▸ Task directions
Entries below include pictures. Output exactly the lines from the one with "Защитное стекло на" down to the one with "デザインの方向性を明確にする事前打ち合わせます 制作前の不安やズレをなくし、スムーズな進行につなげます。 イメージ1", both ends included, and leave the pictures out.

▸ Data shown

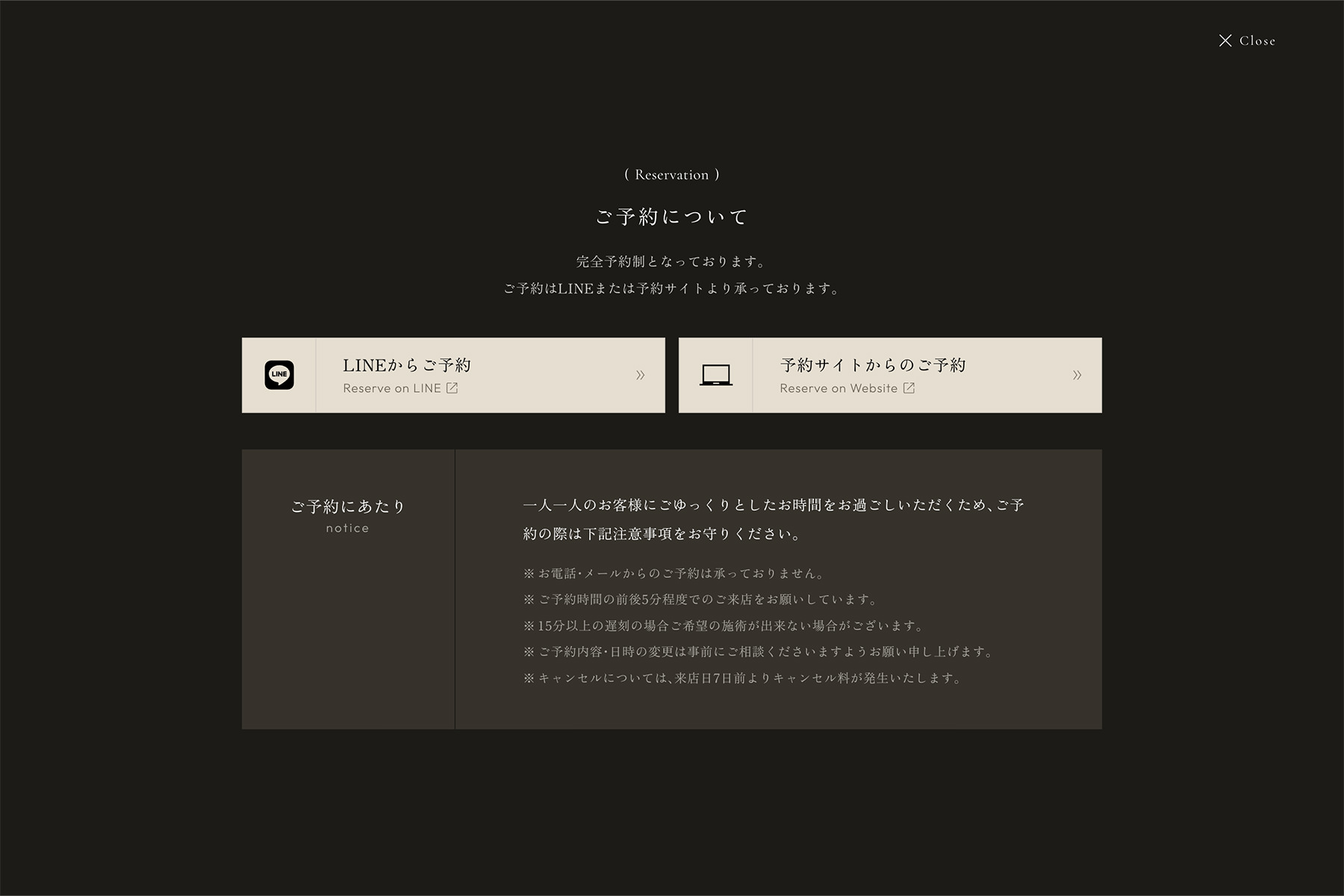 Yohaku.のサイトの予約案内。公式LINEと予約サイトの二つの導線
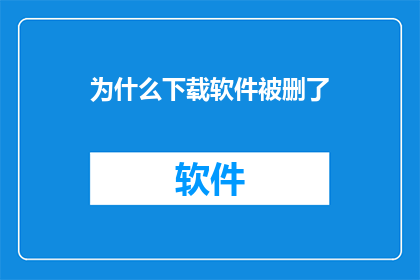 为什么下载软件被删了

---

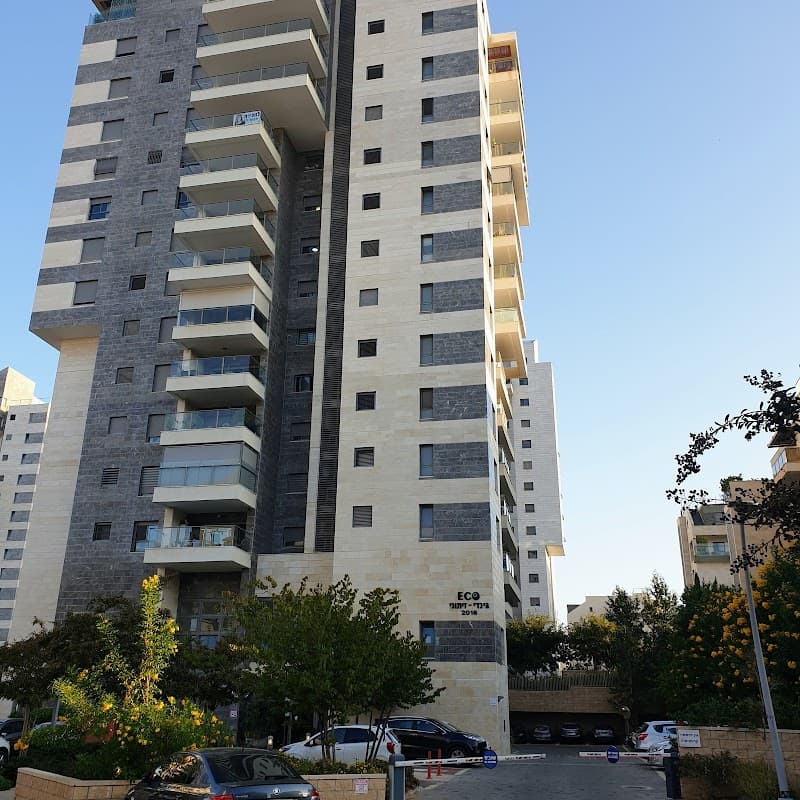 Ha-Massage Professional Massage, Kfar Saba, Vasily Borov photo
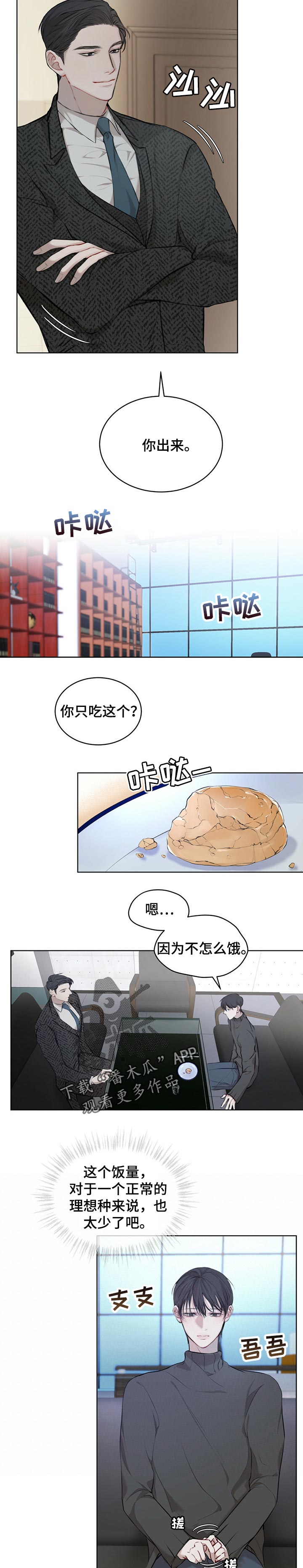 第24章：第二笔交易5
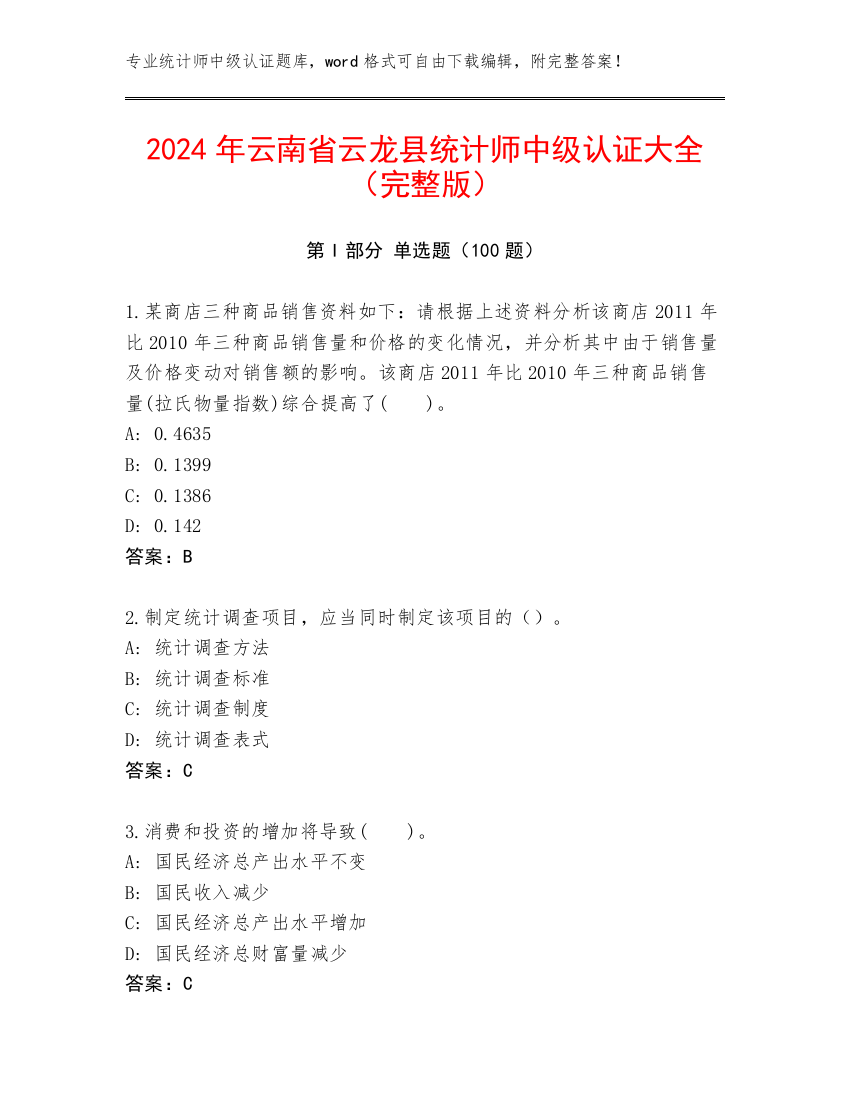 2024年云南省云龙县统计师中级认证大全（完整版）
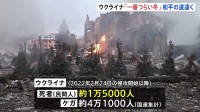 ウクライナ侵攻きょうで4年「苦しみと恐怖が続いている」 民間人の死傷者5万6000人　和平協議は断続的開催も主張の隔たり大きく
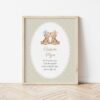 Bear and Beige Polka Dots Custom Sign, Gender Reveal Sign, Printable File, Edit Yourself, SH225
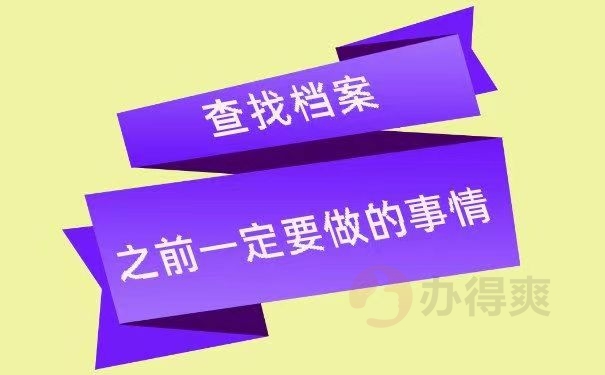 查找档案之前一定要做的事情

==

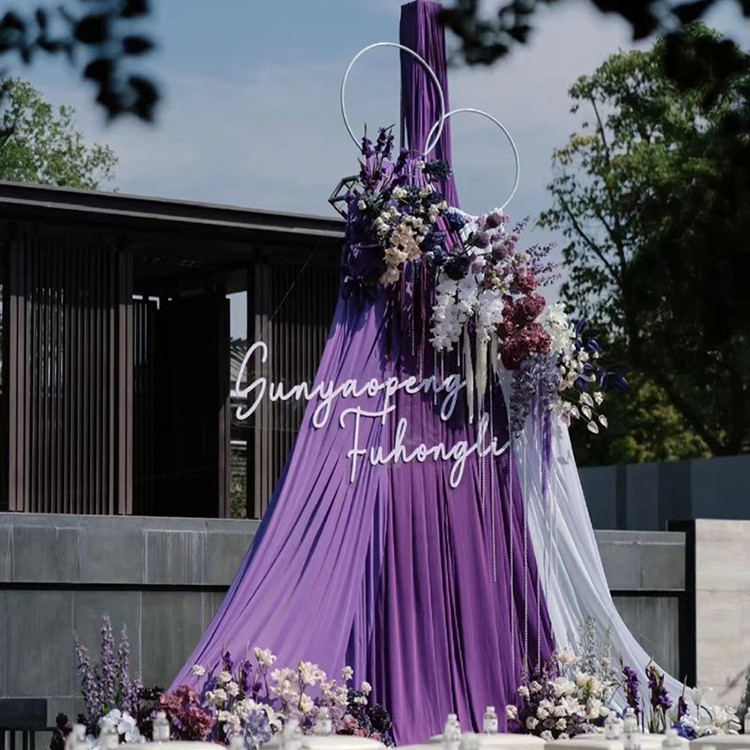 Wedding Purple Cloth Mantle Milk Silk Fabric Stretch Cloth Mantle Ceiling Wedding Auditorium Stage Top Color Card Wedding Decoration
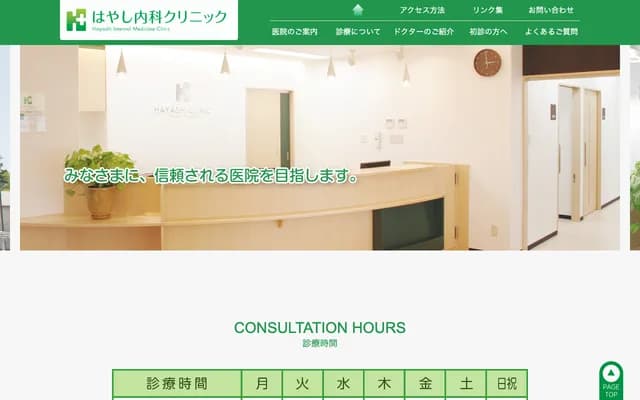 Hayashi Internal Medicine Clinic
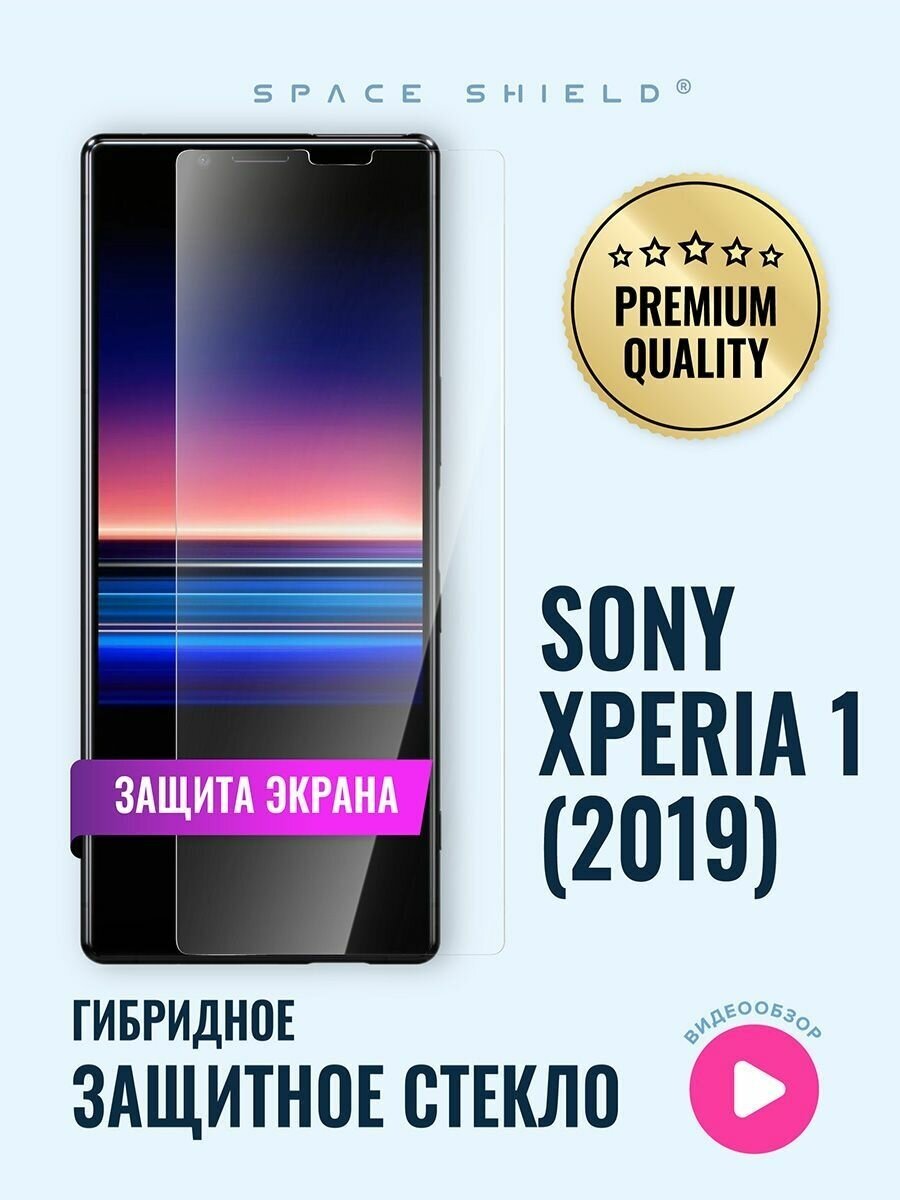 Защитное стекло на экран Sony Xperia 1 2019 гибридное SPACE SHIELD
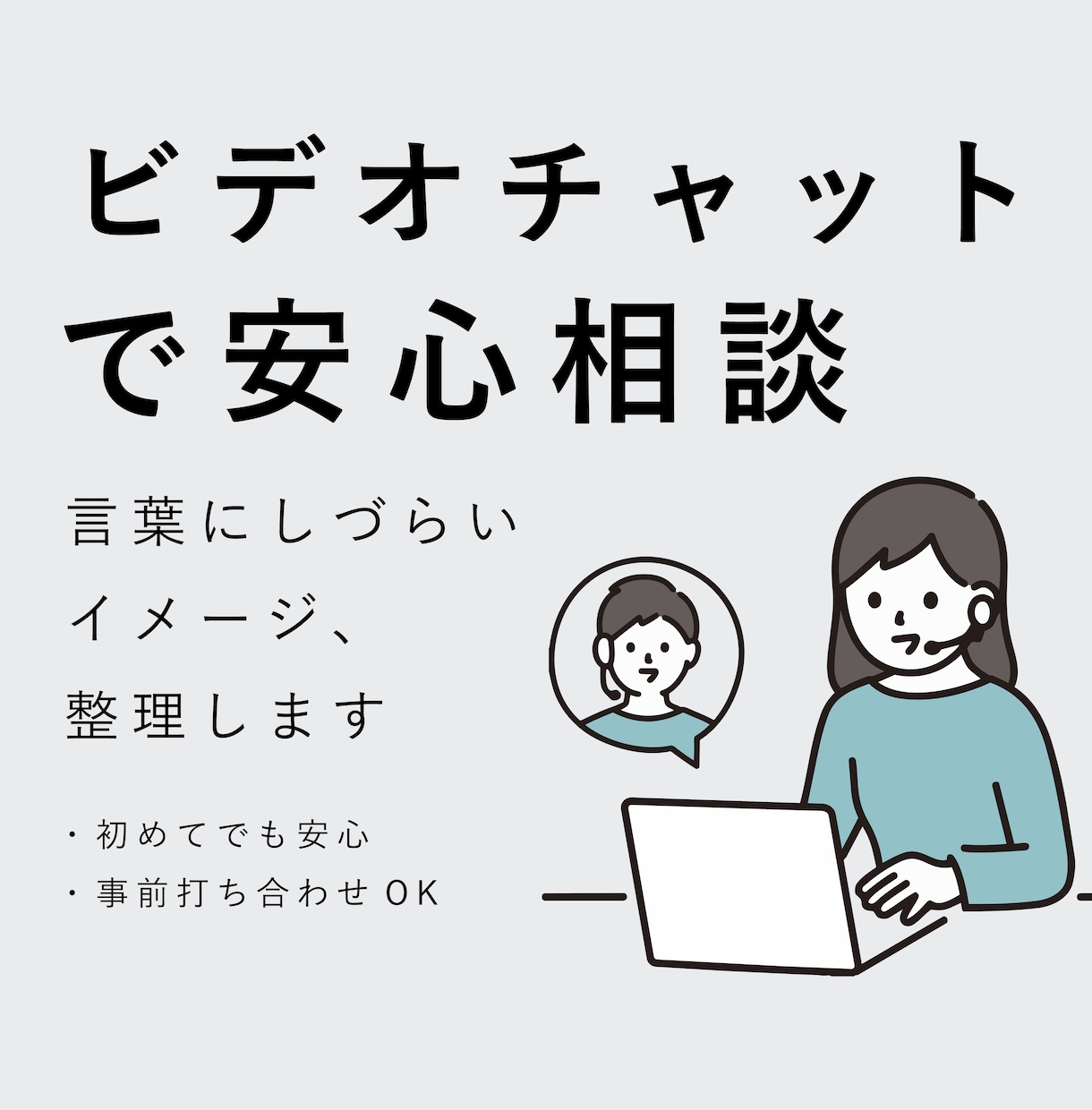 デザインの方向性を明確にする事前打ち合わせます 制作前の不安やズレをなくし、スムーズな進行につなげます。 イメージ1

▸ Result of the task
 Защитное стекло на экран Sony Xperia 1 2019 гибридное SPACE SHIELD
 デザインの方向性を明確にする事前打ち合わせます 制作前の不安やズレをなくし、スムーズな進行につなげます。 イメージ1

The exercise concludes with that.